▼▼▼
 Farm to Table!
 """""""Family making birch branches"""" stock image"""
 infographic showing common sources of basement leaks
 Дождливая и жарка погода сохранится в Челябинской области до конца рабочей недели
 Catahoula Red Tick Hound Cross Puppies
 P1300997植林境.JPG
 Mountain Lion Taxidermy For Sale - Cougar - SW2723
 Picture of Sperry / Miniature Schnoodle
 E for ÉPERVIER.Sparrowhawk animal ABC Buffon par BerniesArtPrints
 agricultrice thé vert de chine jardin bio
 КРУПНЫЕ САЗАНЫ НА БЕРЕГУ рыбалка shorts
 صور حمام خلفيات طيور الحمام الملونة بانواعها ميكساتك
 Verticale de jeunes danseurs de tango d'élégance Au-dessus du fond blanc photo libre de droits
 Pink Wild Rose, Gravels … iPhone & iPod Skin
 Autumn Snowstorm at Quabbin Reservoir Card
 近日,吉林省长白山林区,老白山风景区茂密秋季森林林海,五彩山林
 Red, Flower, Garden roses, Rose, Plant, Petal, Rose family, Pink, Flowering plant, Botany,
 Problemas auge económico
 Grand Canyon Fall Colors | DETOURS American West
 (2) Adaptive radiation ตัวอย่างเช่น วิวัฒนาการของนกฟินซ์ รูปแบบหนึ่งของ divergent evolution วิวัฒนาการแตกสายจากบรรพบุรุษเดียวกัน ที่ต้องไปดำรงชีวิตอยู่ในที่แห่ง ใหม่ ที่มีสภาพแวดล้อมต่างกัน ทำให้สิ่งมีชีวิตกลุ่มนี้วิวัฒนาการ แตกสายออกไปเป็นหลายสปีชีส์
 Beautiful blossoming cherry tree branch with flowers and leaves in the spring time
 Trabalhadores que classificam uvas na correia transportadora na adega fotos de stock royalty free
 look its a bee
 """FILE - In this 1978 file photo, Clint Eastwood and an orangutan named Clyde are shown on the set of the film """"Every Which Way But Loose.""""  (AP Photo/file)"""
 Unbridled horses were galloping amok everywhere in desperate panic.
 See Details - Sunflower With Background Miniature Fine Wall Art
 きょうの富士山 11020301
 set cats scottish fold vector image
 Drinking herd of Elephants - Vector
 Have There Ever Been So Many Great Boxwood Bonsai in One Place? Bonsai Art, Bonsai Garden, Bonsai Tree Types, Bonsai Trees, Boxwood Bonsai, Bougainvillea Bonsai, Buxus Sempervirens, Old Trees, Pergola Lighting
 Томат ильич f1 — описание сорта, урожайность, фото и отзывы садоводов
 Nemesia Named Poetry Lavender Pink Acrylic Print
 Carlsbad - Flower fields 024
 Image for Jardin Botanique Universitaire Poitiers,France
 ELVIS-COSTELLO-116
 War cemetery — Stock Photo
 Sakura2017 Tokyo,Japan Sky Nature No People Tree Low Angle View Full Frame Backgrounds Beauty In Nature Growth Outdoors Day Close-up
▲▲▲
Nothing before the line holding "Image for Jardin" belongs in the answer. Repeat that line and the rest of the listing exactly.

■ Written answer:
 Image for Jardin Botanique Universitaire Poitiers,France
 ELVIS-COSTELLO-116
 War cemetery — Stock Photo
 Sakura2017 Tokyo,Japan Sky Nature No People Tree Low Angle View Full Frame Backgrounds Beauty In Nature Growth Outdoors Day Close-up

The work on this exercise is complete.